The changing face of hosting M&A

Mergers and acquisitions continue to be an important aspect of 451 Research's coverage of the hosting business, as well as a category of coverage for our Market Monitor service. Recent examples include SingleHop's acquisitions of Server Intellect in March and Datagram in June, as well as the June acquisition of Codero by a consortium of regional telcos and the May pickup of Liquid Web by PE firm Madison Dearborn Partners.

In a Monday morning session that included participation from 451 Research, panelists discussed the changing nature of M&A in the hosting space. Consolidation was once the driving force behind acquisition in the space. Indeed, over the years shared hosting providers have had a reasonable expectation that they could, at some point, be acquired for their customer bases. This may no longer be the case. While acquisition is still considered an avenue for subscriber acquisition to some extent, that driver is changing. Rather than looking mainly to increase their subscribership, large hosting providers are focused on increasing per-subscriber revenue through the offering of adjacent services to existing users.

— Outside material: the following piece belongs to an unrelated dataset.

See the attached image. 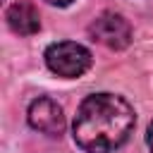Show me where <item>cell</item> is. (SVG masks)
I'll use <instances>...</instances> for the list:
<instances>
[{"mask_svg": "<svg viewBox=\"0 0 153 153\" xmlns=\"http://www.w3.org/2000/svg\"><path fill=\"white\" fill-rule=\"evenodd\" d=\"M88 36L110 50H124L131 43V26L117 12H103L88 24Z\"/></svg>", "mask_w": 153, "mask_h": 153, "instance_id": "3957f363", "label": "cell"}, {"mask_svg": "<svg viewBox=\"0 0 153 153\" xmlns=\"http://www.w3.org/2000/svg\"><path fill=\"white\" fill-rule=\"evenodd\" d=\"M45 2H50V5H57V7H67V5H72L74 0H45Z\"/></svg>", "mask_w": 153, "mask_h": 153, "instance_id": "52a82bcc", "label": "cell"}, {"mask_svg": "<svg viewBox=\"0 0 153 153\" xmlns=\"http://www.w3.org/2000/svg\"><path fill=\"white\" fill-rule=\"evenodd\" d=\"M26 117H29V124H31L36 131L45 134V136H62L65 124H67L62 108H60L53 98H45V96H43V98H36V100L29 105Z\"/></svg>", "mask_w": 153, "mask_h": 153, "instance_id": "277c9868", "label": "cell"}, {"mask_svg": "<svg viewBox=\"0 0 153 153\" xmlns=\"http://www.w3.org/2000/svg\"><path fill=\"white\" fill-rule=\"evenodd\" d=\"M5 19H7V26L19 36H33L41 29L38 10L26 0H19V2L10 5L7 12H5Z\"/></svg>", "mask_w": 153, "mask_h": 153, "instance_id": "5b68a950", "label": "cell"}, {"mask_svg": "<svg viewBox=\"0 0 153 153\" xmlns=\"http://www.w3.org/2000/svg\"><path fill=\"white\" fill-rule=\"evenodd\" d=\"M134 108L115 93H93L81 100L74 117V143L86 153H112L134 131Z\"/></svg>", "mask_w": 153, "mask_h": 153, "instance_id": "6da1fadb", "label": "cell"}, {"mask_svg": "<svg viewBox=\"0 0 153 153\" xmlns=\"http://www.w3.org/2000/svg\"><path fill=\"white\" fill-rule=\"evenodd\" d=\"M91 53L74 41H60L45 48V65L53 74L65 79H76L91 67Z\"/></svg>", "mask_w": 153, "mask_h": 153, "instance_id": "7a4b0ae2", "label": "cell"}, {"mask_svg": "<svg viewBox=\"0 0 153 153\" xmlns=\"http://www.w3.org/2000/svg\"><path fill=\"white\" fill-rule=\"evenodd\" d=\"M146 143H148V148H151V153H153V122L148 124V131H146Z\"/></svg>", "mask_w": 153, "mask_h": 153, "instance_id": "8992f818", "label": "cell"}]
</instances>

In some cases, they are turning to acquisition to procure this type of technology.

Consequently, the characteristics that make hosting businesses valuable to prospective acquirers are changing. More so than just customer count, these characteristics include a proprietary technology that can be cross-sold to hosting customers (uncommon for a small hosting provider), in-house expertise in supporting a particular user application (such as WordPress or Magento) or a particular vertical market (such as pro Web designers and developers), and an effectively deployed platform for distributing a popular technology – such as infrastructure as a service or Office 365.

DevOps for the enterprise

According to 451 Research's 2014 Q1 DevOps Study, 36% of enterprises built their own continuous-integration tools, and 28% are still not using any CI tools, even though 60% of these same enterprises are spending more than 25% of their time on adapting applications and processes for cloud services and platforms. At HostingCon, several sessions and many of the vendors hawking wares at the event were focused on DevOps – the confluence of developers and IT operations teams for faster, more efficient software iteration and releases, as well as improved responsiveness. For example, cloud providers are increasingly offering infrastructure and application layer management, orchestration, and automation to DevOps-oriented users and customers.

During the 'DevOps and the Enterprise Cloud' session moderated by 451 Research, the panel debated the potential hype in DevOps. The conclusion was that, if a development team or line of business wants to use a tool, framework or process for faster releases, they will quickly be tasked with proving it. DevOps has always been about proving improvements with metrics, such as time to deploy, time to market, time to respond, uptime, quality, efficiency, cost savings and effectiveness. While enterprises are eager to use new cloud technologies to deliver their software more frequently, among the conclusions were that, for DevOps in general, it's still early among large and mainstream enterprises.